Please put every line of the records below into a numbered list, leaving out the blank lines.

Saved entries
_____

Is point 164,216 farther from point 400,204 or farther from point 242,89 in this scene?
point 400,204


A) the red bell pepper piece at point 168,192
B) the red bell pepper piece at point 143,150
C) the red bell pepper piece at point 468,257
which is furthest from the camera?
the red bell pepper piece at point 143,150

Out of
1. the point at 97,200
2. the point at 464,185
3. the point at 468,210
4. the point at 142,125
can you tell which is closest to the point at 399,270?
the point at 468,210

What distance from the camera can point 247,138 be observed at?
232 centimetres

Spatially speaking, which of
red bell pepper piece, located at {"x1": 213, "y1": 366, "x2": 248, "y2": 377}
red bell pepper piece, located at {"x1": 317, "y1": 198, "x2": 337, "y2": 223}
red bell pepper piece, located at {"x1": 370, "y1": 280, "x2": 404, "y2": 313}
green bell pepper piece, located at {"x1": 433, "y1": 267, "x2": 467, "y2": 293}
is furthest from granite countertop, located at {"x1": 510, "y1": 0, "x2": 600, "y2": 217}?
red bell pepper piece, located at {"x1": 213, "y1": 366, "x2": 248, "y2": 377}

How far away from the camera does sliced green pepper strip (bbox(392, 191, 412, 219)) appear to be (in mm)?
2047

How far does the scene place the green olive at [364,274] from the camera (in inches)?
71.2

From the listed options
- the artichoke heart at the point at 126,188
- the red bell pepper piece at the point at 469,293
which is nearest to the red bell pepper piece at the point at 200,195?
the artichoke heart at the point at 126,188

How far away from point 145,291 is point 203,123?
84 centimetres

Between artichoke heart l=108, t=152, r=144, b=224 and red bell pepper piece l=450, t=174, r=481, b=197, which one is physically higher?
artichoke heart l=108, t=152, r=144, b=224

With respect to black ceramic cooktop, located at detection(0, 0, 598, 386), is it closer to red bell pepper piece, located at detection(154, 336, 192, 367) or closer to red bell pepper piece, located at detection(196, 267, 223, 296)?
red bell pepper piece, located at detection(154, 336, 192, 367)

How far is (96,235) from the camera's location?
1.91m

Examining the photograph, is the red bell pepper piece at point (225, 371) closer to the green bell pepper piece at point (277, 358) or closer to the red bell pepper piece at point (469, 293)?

_____

Correct answer
1. Is point 164,216 farther from point 400,204 or farther from point 242,89 in this scene?
2. point 400,204
3. A) the red bell pepper piece at point 168,192
4. B) the red bell pepper piece at point 143,150
5. C) the red bell pepper piece at point 468,257
6. which is furthest from the camera?
7. the red bell pepper piece at point 143,150
8. Out of
9. 1. the point at 97,200
10. 2. the point at 464,185
11. 3. the point at 468,210
12. 4. the point at 142,125
13. can you tell which is closest to the point at 399,270?
14. the point at 468,210
15. What distance from the camera can point 247,138 be observed at?
16. 232 centimetres
17. Spatially speaking, which of
18. red bell pepper piece, located at {"x1": 213, "y1": 366, "x2": 248, "y2": 377}
19. red bell pepper piece, located at {"x1": 317, "y1": 198, "x2": 337, "y2": 223}
20. red bell pepper piece, located at {"x1": 370, "y1": 280, "x2": 404, "y2": 313}
21. green bell pepper piece, located at {"x1": 433, "y1": 267, "x2": 467, "y2": 293}
22. is furthest from granite countertop, located at {"x1": 510, "y1": 0, "x2": 600, "y2": 217}?
23. red bell pepper piece, located at {"x1": 213, "y1": 366, "x2": 248, "y2": 377}
24. How far away from the camera does sliced green pepper strip (bbox(392, 191, 412, 219)) appear to be (in mm)?
25. 2047
26. How far does the scene place the green olive at [364,274] from the camera (in inches)?
27. 71.2
28. From the listed options
29. - the artichoke heart at the point at 126,188
30. - the red bell pepper piece at the point at 469,293
31. which is nearest to the red bell pepper piece at the point at 200,195?
32. the artichoke heart at the point at 126,188
33. How far away from point 145,291 is point 203,123?
34. 84 centimetres
35. Between artichoke heart l=108, t=152, r=144, b=224 and red bell pepper piece l=450, t=174, r=481, b=197, which one is physically higher?
36. artichoke heart l=108, t=152, r=144, b=224
37. With respect to black ceramic cooktop, located at detection(0, 0, 598, 386), is it closer to red bell pepper piece, located at detection(154, 336, 192, 367) or closer to red bell pepper piece, located at detection(196, 267, 223, 296)?
38. red bell pepper piece, located at detection(154, 336, 192, 367)
39. How far is (96,235) from the camera's location?
40. 1.91m
41. Examining the photograph, is the red bell pepper piece at point (225, 371) closer to the green bell pepper piece at point (277, 358) or closer to the red bell pepper piece at point (469, 293)?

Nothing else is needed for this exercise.